Saved data entries
══════

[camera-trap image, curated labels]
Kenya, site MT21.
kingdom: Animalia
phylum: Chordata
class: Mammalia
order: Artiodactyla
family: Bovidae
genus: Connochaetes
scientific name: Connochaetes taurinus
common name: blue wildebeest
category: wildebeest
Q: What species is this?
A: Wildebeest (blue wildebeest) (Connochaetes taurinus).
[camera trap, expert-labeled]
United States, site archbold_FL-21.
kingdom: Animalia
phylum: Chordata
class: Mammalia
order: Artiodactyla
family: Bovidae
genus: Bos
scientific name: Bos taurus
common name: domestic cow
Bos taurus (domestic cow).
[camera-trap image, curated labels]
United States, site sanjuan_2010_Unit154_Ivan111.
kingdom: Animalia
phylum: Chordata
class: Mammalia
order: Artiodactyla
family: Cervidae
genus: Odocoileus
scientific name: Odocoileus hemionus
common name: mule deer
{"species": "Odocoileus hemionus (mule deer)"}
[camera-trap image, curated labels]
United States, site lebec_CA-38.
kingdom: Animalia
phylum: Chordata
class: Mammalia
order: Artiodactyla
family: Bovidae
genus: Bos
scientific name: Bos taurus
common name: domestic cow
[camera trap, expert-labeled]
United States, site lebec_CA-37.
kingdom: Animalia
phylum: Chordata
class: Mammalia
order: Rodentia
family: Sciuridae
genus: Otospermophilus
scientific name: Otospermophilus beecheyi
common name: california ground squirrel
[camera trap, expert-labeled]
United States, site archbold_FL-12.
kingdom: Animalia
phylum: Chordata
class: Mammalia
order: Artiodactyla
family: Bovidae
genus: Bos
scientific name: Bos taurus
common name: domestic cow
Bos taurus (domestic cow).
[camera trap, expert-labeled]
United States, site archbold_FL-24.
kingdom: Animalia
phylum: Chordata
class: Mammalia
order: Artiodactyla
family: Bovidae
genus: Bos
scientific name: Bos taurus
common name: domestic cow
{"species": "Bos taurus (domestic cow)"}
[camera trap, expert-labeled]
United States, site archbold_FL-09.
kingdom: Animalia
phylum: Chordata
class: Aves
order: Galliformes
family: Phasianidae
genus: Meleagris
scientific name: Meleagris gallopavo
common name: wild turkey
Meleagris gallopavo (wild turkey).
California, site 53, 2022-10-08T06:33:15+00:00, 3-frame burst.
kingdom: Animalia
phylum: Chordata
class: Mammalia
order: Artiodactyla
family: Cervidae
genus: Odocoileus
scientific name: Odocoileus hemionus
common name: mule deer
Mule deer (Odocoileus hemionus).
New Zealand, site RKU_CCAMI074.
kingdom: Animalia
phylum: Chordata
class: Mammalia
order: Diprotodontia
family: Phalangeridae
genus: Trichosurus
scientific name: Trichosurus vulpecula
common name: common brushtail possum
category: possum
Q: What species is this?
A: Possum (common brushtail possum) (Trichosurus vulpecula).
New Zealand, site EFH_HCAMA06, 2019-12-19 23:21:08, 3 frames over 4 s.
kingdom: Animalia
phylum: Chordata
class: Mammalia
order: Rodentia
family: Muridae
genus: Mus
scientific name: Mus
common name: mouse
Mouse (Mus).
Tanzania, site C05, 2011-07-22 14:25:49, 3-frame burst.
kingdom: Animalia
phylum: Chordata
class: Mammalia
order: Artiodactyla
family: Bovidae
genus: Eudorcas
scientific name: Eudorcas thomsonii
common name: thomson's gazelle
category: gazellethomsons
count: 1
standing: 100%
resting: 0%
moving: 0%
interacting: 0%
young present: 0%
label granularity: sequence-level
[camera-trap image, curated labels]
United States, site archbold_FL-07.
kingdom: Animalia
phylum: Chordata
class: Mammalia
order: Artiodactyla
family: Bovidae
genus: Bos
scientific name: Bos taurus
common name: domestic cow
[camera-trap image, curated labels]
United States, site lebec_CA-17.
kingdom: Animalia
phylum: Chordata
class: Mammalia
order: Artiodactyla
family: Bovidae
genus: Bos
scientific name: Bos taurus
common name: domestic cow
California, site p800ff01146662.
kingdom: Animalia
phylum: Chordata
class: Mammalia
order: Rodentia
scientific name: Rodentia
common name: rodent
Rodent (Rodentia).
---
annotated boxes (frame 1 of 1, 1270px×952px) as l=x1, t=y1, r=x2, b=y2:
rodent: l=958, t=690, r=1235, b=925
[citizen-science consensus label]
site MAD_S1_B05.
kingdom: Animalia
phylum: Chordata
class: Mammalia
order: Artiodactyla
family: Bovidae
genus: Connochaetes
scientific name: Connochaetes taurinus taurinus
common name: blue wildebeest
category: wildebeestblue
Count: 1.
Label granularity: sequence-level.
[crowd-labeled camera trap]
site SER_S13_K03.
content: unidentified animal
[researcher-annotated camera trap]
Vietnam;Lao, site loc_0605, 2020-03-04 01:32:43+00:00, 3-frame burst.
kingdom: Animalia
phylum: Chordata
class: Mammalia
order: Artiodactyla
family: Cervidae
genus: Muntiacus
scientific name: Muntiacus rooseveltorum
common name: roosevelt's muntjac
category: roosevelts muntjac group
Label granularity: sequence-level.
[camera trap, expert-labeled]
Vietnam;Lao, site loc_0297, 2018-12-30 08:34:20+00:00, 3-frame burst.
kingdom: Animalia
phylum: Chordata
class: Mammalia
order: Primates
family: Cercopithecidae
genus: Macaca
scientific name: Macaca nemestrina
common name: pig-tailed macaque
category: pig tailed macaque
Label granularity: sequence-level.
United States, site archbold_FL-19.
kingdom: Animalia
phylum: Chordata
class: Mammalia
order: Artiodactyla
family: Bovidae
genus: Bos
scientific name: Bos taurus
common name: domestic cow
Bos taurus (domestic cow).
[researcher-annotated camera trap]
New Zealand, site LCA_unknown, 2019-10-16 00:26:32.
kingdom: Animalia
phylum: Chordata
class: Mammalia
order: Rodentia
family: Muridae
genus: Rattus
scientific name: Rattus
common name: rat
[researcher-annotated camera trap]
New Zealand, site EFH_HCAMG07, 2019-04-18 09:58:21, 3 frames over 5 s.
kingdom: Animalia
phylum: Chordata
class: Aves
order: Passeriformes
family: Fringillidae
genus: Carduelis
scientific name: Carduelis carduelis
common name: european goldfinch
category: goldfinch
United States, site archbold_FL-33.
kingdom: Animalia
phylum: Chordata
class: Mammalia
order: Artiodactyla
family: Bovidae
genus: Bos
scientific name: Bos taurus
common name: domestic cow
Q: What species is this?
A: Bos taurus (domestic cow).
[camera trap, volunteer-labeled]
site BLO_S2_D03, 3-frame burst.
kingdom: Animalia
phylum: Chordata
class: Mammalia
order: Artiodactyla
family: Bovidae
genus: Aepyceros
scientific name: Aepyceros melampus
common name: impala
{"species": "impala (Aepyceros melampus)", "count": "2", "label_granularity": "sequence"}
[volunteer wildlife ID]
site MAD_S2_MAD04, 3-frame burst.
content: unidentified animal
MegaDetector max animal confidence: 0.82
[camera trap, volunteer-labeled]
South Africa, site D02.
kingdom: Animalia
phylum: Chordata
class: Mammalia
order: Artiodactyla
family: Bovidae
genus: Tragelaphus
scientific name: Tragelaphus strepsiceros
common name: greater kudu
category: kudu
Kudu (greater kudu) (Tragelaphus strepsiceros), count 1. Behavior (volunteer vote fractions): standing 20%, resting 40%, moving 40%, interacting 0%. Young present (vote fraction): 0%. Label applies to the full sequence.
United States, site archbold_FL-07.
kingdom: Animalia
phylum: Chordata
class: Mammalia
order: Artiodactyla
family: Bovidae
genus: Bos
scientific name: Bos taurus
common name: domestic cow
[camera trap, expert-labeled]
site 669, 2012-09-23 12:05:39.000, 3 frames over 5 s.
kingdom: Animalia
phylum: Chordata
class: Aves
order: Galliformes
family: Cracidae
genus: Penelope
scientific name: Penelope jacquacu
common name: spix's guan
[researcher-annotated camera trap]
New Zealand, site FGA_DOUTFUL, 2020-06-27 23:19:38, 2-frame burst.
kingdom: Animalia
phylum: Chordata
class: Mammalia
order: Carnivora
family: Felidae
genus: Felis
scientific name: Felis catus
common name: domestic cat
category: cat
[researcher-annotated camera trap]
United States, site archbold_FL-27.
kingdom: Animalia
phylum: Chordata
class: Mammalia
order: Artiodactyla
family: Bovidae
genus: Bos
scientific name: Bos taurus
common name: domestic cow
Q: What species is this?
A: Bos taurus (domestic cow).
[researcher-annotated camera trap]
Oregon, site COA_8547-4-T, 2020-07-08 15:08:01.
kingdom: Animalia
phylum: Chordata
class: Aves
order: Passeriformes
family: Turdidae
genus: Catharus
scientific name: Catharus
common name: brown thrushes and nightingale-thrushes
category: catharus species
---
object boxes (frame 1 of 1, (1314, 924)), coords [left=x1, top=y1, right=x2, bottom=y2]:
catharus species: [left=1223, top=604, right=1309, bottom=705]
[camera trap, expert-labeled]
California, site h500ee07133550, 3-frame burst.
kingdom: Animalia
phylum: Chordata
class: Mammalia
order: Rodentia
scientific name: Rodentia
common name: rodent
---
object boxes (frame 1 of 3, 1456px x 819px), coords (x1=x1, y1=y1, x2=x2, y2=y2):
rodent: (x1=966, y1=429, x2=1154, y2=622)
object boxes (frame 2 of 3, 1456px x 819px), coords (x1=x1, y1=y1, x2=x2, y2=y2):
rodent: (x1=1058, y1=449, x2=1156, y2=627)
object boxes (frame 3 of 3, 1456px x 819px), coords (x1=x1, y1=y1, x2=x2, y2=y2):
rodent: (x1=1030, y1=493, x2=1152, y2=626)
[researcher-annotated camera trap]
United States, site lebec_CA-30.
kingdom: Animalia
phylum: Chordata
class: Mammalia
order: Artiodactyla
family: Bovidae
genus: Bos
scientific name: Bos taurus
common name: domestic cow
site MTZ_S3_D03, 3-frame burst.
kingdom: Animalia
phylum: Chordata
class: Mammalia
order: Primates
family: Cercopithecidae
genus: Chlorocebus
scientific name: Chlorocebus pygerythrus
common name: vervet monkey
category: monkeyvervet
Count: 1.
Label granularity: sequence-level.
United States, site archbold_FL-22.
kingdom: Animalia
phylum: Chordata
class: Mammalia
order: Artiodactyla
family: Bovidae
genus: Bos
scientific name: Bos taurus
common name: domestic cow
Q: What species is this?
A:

══════

EXERCISE DIRECTIONS: Search the data for "frames". Copy every matching line.

ANSWER SECTION:
New Zealand, site EFH_HCAMA06, 2019-12-19 23:21:08, 3 frames over 4 s.
New Zealand, site EFH_HCAMG07, 2019-04-18 09:58:21, 3 frames over 5 s.
site 669, 2012-09-23 12:05:39.000, 3 frames over 5 s.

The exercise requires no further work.